Sunday, April 28, 2013
Saturday, April 27, 2013
Gordon convincingly revisited his rockabilly repertoire tonight at the Bowery Electric. Hardly recognizable now from his early-career James Dean-type photographs, a heavier and graying Gordon is no longer looking like a retro-fit novelty. Accompanied by a simple but very able guitar-bass-drums trio led by Rob Stoner, the now 66-year-old Gordon proved he was not a throwback but a classic. Gordon’s performance was centered on his rich, masculine baritone on long-forgotten country ballads and pre-British Invasion rock and roll songs like “I’m Leaving It Up to You”, “Sea of Heartbreak” and “Rockabilly Boogie.” He closed the evening with a rousing version of the song Marshall Crenshaw wrote for him, “Someday, Someway.” Hopefully this performance will not be a one-shot, but the beginning of a return to many live performances.
Lil’ Kim returned to the New York stage with a late night performance at the Gramercy Theatre tonight. The show was listed for 10 p.m., but she came on at 1 p.m. I wish I had a dollar for every time she said “New York!”, “make some noise” and “I love you so much.” I wish I had a dollar for every person she allowed on stage with her, from the musicians to backup singers, the dancers and body builders, even the photographers and countless people hanging in the wings. But if I had a dollar for every curse word she spouted, I would have more millions than her. Despite all that, and despite several unexplained disappearances off stage during her 50-minute set, she gave the audience what they came for, the hits. Way too often, she pointed the microphone to the audience, having the fans sing or rap the lyrics to her hits. In all, we probably got about a half hour of true performance from her. I would say she got off easy.
Backed simply by a strong bass and drums rhythm section at Rodeo Bar and Grill tonight, the trio played blues and boogie. Some songs were instrumentals, some were sung, but at the end of the set all I remembered was Taino’s precise and dizzying guitar playing. Taino’s fingers were all over the frets of his guitar. He played rough; he played sweet; he just played and played like Stevie Ray Vaughan or Johnny Winter. Newer guitarists need to sit at Taino’s feet to watch and learn. Taino plays solo at Bamboleo in Greenwich Village every Monday and Wednesday evening and occasional band gigs in New Jersey.

▶ [What needs to be done]: In the concert reviews, who led the trio that accompanied Gordon at the Bowery Electric? The rows have no connection to the concert reviews.

▶ [Supplied data]:
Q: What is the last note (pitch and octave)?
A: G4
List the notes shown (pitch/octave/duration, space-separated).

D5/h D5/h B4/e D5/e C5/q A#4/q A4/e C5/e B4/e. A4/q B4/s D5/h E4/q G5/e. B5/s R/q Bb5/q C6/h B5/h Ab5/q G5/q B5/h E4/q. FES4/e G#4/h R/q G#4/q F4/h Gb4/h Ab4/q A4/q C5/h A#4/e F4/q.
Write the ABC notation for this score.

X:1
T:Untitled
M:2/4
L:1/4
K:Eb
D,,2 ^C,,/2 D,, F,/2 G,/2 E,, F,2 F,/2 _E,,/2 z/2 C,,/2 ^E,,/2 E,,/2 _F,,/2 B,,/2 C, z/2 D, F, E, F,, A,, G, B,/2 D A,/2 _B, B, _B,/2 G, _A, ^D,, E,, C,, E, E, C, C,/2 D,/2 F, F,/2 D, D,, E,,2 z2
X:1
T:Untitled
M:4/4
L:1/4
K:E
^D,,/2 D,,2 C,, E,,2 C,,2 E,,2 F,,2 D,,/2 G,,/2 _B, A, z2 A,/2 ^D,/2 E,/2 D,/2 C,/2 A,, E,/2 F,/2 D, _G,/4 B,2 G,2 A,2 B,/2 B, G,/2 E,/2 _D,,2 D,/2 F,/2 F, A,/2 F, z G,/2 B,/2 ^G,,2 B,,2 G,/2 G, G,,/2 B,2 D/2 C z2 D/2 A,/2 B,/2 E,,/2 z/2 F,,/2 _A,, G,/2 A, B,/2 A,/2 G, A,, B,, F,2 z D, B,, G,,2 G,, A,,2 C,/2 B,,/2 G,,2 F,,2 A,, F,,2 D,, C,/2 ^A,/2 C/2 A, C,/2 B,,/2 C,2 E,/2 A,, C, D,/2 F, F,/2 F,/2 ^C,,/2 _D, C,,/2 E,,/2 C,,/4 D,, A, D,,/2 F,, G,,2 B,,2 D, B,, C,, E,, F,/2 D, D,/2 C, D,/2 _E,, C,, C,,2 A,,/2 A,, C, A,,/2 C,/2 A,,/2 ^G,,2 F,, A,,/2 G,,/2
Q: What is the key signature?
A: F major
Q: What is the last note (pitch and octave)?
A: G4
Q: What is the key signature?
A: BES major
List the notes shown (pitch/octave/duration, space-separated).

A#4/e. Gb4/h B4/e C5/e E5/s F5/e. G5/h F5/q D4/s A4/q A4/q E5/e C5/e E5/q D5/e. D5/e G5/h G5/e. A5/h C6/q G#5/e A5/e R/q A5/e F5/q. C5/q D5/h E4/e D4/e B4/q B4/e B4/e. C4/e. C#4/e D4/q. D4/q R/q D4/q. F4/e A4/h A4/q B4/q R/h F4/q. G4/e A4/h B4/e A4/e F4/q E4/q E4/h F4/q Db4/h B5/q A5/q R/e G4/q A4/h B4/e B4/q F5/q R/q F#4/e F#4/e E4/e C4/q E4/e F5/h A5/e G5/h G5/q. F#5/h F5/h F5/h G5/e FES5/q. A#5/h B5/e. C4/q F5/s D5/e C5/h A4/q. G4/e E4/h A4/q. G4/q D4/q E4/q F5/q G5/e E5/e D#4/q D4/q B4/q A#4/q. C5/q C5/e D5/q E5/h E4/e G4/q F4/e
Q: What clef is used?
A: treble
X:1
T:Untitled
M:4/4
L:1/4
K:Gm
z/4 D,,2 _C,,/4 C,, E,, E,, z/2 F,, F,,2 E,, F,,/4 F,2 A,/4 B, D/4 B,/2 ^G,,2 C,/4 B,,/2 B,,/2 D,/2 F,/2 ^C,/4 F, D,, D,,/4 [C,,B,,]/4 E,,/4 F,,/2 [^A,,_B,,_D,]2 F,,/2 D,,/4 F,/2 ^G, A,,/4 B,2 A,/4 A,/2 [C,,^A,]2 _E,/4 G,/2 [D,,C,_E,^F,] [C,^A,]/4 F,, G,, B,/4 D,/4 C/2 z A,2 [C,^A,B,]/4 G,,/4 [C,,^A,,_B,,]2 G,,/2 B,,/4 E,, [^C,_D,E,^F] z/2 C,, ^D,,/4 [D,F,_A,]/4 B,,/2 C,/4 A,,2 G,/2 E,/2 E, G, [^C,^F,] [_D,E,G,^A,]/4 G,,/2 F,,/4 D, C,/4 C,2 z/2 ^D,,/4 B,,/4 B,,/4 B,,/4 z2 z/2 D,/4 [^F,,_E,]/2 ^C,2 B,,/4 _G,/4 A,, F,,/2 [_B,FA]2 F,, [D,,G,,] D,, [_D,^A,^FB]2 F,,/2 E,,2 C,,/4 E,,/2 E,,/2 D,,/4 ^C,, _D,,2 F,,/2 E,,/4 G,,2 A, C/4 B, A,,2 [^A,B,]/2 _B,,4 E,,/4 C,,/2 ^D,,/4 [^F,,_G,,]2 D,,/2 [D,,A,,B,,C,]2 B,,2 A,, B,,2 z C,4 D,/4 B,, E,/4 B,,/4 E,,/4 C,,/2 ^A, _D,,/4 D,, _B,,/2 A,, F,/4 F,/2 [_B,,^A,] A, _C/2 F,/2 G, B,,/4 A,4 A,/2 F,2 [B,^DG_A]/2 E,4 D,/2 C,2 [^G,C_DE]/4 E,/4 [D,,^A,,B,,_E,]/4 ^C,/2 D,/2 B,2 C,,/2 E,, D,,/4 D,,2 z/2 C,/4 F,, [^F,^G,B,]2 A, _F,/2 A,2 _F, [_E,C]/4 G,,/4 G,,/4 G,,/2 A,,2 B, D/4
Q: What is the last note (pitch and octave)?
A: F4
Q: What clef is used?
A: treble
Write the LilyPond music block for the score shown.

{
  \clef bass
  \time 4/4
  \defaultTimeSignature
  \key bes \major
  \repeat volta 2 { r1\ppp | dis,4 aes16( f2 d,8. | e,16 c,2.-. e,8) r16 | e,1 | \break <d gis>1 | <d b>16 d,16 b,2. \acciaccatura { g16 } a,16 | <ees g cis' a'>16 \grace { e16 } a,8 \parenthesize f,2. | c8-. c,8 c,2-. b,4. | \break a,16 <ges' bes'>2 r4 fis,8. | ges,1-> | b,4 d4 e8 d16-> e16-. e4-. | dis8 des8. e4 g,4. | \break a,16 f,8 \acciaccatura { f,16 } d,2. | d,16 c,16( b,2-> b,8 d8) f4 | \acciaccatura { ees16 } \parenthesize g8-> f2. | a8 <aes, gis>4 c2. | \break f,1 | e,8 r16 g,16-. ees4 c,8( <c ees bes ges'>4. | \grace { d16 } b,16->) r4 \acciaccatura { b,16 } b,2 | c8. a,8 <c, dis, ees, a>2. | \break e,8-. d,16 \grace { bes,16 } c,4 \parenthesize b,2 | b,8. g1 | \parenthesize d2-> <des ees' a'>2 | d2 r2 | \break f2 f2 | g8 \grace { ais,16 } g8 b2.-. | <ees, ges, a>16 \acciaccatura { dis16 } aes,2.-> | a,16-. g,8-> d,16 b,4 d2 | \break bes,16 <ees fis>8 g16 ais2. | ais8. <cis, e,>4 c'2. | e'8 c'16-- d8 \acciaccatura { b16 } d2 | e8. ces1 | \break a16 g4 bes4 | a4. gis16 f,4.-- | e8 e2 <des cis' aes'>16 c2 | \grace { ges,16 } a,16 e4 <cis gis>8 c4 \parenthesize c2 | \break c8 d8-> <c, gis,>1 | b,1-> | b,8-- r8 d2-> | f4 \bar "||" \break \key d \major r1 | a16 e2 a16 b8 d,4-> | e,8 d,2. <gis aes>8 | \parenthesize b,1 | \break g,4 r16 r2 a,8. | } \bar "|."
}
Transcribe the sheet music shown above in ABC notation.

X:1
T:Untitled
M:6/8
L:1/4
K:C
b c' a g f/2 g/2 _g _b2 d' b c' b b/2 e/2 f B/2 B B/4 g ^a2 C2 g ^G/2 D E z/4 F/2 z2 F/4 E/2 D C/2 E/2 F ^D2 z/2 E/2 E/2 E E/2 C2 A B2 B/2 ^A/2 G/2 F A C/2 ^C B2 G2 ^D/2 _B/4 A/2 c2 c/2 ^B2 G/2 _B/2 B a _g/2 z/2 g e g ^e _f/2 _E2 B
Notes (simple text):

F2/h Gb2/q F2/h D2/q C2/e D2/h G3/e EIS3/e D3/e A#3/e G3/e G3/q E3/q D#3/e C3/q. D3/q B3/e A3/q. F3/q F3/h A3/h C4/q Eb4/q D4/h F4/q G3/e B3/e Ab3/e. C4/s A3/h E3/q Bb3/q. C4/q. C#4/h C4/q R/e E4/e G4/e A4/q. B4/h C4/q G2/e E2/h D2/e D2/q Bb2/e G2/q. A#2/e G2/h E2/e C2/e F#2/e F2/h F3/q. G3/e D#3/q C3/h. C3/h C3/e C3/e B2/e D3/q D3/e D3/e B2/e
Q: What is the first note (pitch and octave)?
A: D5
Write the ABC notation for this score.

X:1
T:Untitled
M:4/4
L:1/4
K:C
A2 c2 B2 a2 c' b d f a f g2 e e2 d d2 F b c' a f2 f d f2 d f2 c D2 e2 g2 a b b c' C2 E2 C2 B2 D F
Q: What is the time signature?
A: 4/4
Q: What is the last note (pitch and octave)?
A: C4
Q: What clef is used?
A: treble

▶ [Solution to the exercise]: Rob Stoner